Übersetzung aus dem Englischen: Claudia Jones, Clawitter-Translations

Björn Ulvaeus ist ein schwedischer Songwriter, Musiker, Sänger, Gitarrist, Produzent und Mitglied der Musikgruppe ABBA. Björn Ulvaeus‘ Songs, die er gemeinsam mit seinem ABBA-Partner und engen Freund Benny Andersson geschrieben hat, wurden zu einigen der berühmtesten Hits aller Zeiten und verkauften sich weltweit mehr als 400 Millionen Mal.
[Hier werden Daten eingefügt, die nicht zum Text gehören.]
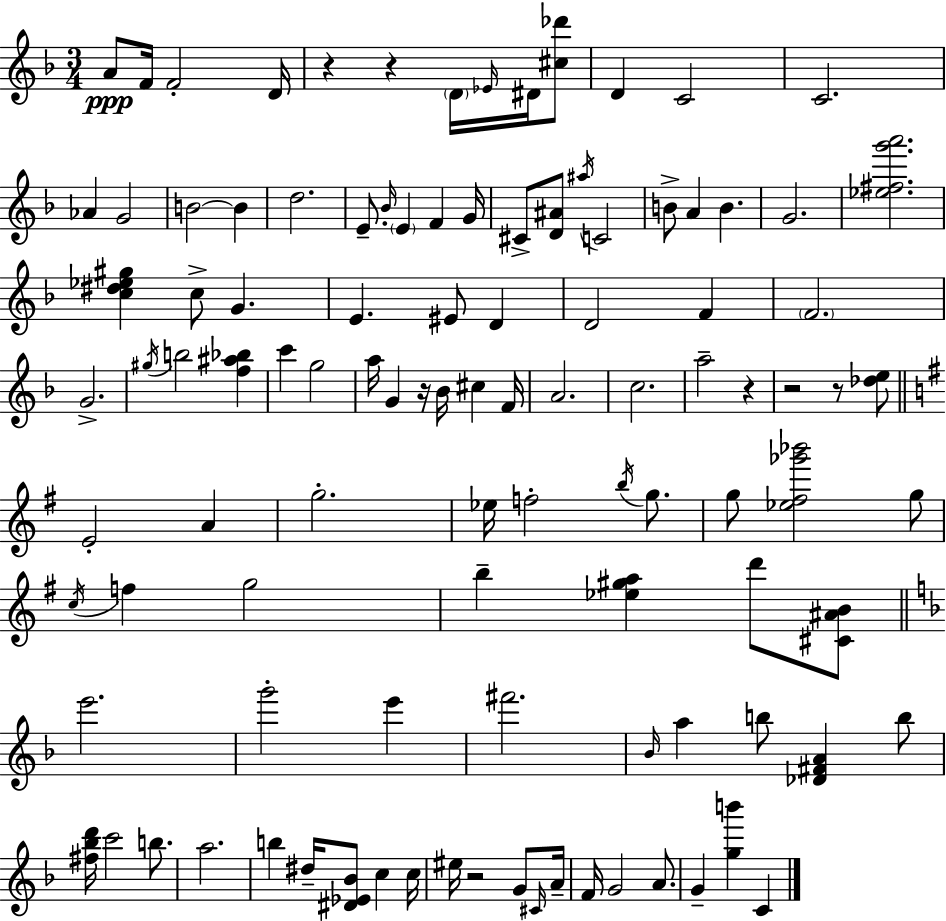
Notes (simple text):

A4/e F4/s F4/h D4/s R/q R/q D4/s Eb4/s D#4/s [C#5,Db6]/e D4/q C4/h C4/h. Ab4/q G4/h B4/h B4/q D5/h. E4/e. Bb4/s E4/q F4/q G4/s C#4/e [D4,A#4]/e A#5/s C4/h B4/e A4/q B4/q. G4/h. [Eb5,F#5,G6,A6]/h. [C5,D#5,Eb5,G#5]/q C5/e G4/q. E4/q. EIS4/e D4/q D4/h F4/q F4/h. G4/h. G#5/s B5/h [F5,A#5,Bb5]/q C6/q G5/h A5/s G4/q R/s Bb4/s C#5/q F4/s A4/h. C5/h. A5/h R/q R/h R/e [Db5,E5]/e E4/h A4/q G5/h. Eb5/s F5/h B5/s G5/e. G5/e [Eb5,F#5,Gb6,Bb6]/h G5/e C5/s F5/q G5/h B5/q [Eb5,G#5,A5]/q D6/e [C#4,A#4,B4]/e E6/h. G6/h E6/q F#6/h. Bb4/s A5/q B5/e [Db4,F#4,A4]/q B5/e [F#5,Bb5,D6]/s C6/h B5/e. A5/h. B5/q D#5/s [D#4,Eb4,Bb4]/e C5/q C5/s EIS5/s R/h G4/e C#4/s A4/s F4/s G4/h A4/e. G4/q [G5,B6]/q C4/q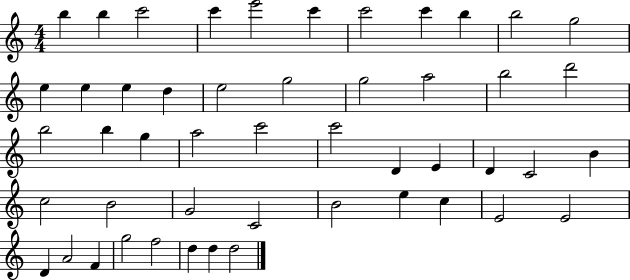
B5/q B5/q C6/h C6/q E6/h C6/q C6/h C6/q B5/q B5/h G5/h E5/q E5/q E5/q D5/q E5/h G5/h G5/h A5/h B5/h D6/h B5/h B5/q G5/q A5/h C6/h C6/h D4/q E4/q D4/q C4/h B4/q C5/h B4/h G4/h C4/h B4/h E5/q C5/q E4/h E4/h D4/q A4/h F4/q G5/h F5/h D5/q D5/q D5/h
Björn ist außerdem seit langem ein unermüdlicher Verfechter der Rechte von Urheberinnen und Urhebern. Gemeinsam mit Max Martin rief er „Music Rights Awareness“ ins Leben, um Urheberinnen und Urhebern auf der ganzen Welt zu helfen, ihre Rechte besser zu verstehen. Björn Ulvaeus ist Präsident der CISAC.

Die CISAC – Internationaler Verband der Gesellschaften der Autoren und Komponisten – ist das weltweit führende Netzwerk der Verwertungsgesellschaften. Mit 228 Mitgliedsgesellschaften in 120 Ländern vertritt die CISAC mehr als 4 Millionen Urheber aus allen geografischen Regionen und künstlerischen Sparten; Musik, audiovisuelle Medien, Theater, Literatur und bildende Kunst.

Die Initiative Urheberrecht vertritt die Interessen von rund 140.000 Urheberinnen und Urhebern sowie ausübenden Künstlerinnen und Künstlern in den Bereichen Komposition, Orchester, Journalismus, Film und Fernsehen, Fotografie, Dokumentarfilm, Belletristik und Sachbuch, Design, Illustration, Bildende Kunst, Schauspiel, Tanz, Spieleentwicklung und vielen mehr. In der Zusammenarbeit von über 40 Verbänden und Gewerkschaften ist die Initiative Urheberrecht die repräsentative Plattform für alle Sparten kreativen Schaffens. Wir setzen uns aktiv für die Interessen aller Urheber:innen und ausübenden Künstler:innen ein – und kämpfen für ein faires Urheberrecht in Deutschland und Europa.